I Moved To Oaxaca

Saturday, November 22, 2003

We've got our schedule! Greg and I will be in San Francisco from Dec 21 to Jan 3, then Greg flies back to Mexico while I stay in Texas until Jan 6. Hot rats!

Hey, about yesterday. Our plan was to drive north and see some more ruins: San Jose Mogote and Suchilquitongo. We needed gas and to put some air in the front right tire. And we noticed Jums wasn't starting up right away. After two such balks we said, hell, let's just go pay our parking ticket and go home. We had a mini-adventure doing even that: the ticket didn't have an address for the place where you pay (and get back your license plate, which the cops remove when they write a ticket), only a set of verbal directions from Manuel at school. Then Greg started having one of his periodic cop freak-outs. But we paid the fine (12 bucks), got the plate and a juice, he calmed down and we decided to go for it after all.

San Jose Mogote is right outside town, so we blew it off and drove farther down the road to Suchilquitongo. The site and a village share the same name, and for a Mexican village it impressed us with its quiet prosperity. Yes, the roads and sidewalks and storefronts all looked like they do everywhere else, but a couple of nice houses were peeking out from behind walls, and the main drag boasts a sneaker store, a miscellanea advertising cold beer to go, and an Internet cafe. Pretty remarkable. The museum was closed, so we just drove up the 2-mile dirt and gravel road to the top of the cerro where the site is. Like Zaachila and Yagul, it's only partially restored; unlike any other site we've been to, there are no Stay Off The ____ signs anywhere. Just 4 padlocks on the tomb. Okay with us -- we happily clambered around and over mounds of dirt hiding old temples and old stone staircases and the like. Pictures soon. Greg says it's his favorite site so far, because of the lack of No Tocar (no to touch) signs and the lack of people. Other than a couple of kids on bikes and what I take to be an on-site custodian, all from the village, we were the only people there. And on the way down the road we saw our first caracara! And even though we had never seen one before, we both instantly recognized it from the shape of its head. Thumbing through the bird books pays off once again.
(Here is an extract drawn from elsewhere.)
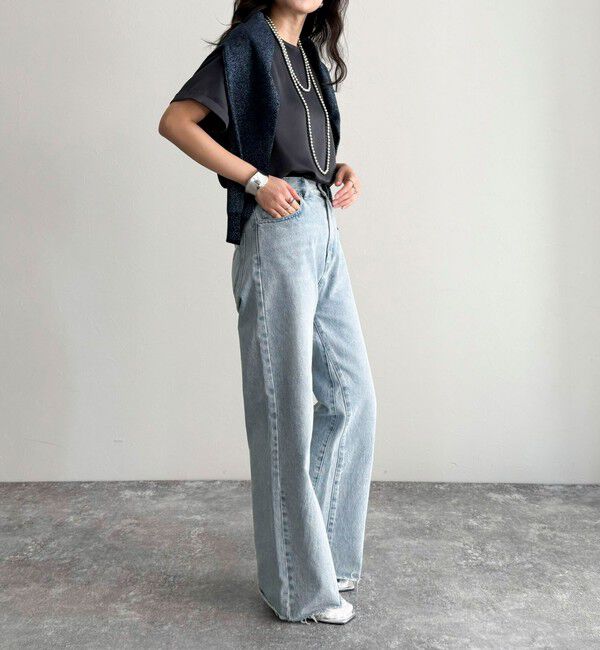 fredy emue「【WEB限定カラーあり】サテン半袖Tシャツブラウス」|シャツ・ブラウス|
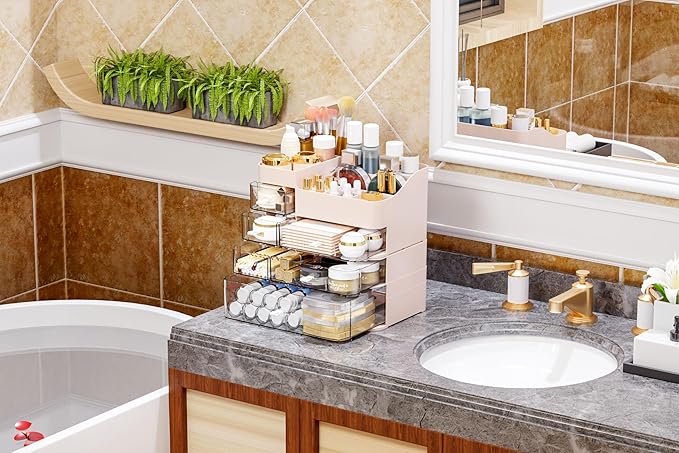 Make up Organizer With 6 Drawers,2 Pack Stackable Plastic Cosmetic Storage Organizer for Dresser and Vanity,Ideal for Beauty,Perfume,Brushes,Skincare Bathroom Organizers and Storage Counter,Pink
(I forgot this until I read Greg's blog: dog bombs! Despite or maybe because of the semi-successful deadbread pudding experiment, we still had two loaves of dead bread left. And half a bag of catfood. And two sticks of margarine from Timothy's visit. So Greg, his heart warmed by the gentle fires of St. Jim, made dog bombs. Or dog tortas if you will: stale dead bread stuffed with chunks of margarine and dry cat food jimmies. We stuffed them in a plastic bag before we set off to get gas. And when we'd see a scrawny-ass Mexican dog, we'd pull over, put out a dog bomb and say, This is for you, with compliments of Jim Hooker, and drive off. The dogs would always wait until we pulled away before running over to see what it was we'd left.)

On our way out of Suchilquitongo we realized we hadn't eaten any lunch, so by the time we got home about 4:30 or so, we were starved. So we splurged and went to Pepino's Italian restaurant and got pasta and salads and a decent bottle of red Baja California wine. (We toyed with the idea of the Chinese restaurant, but I just couldn't.)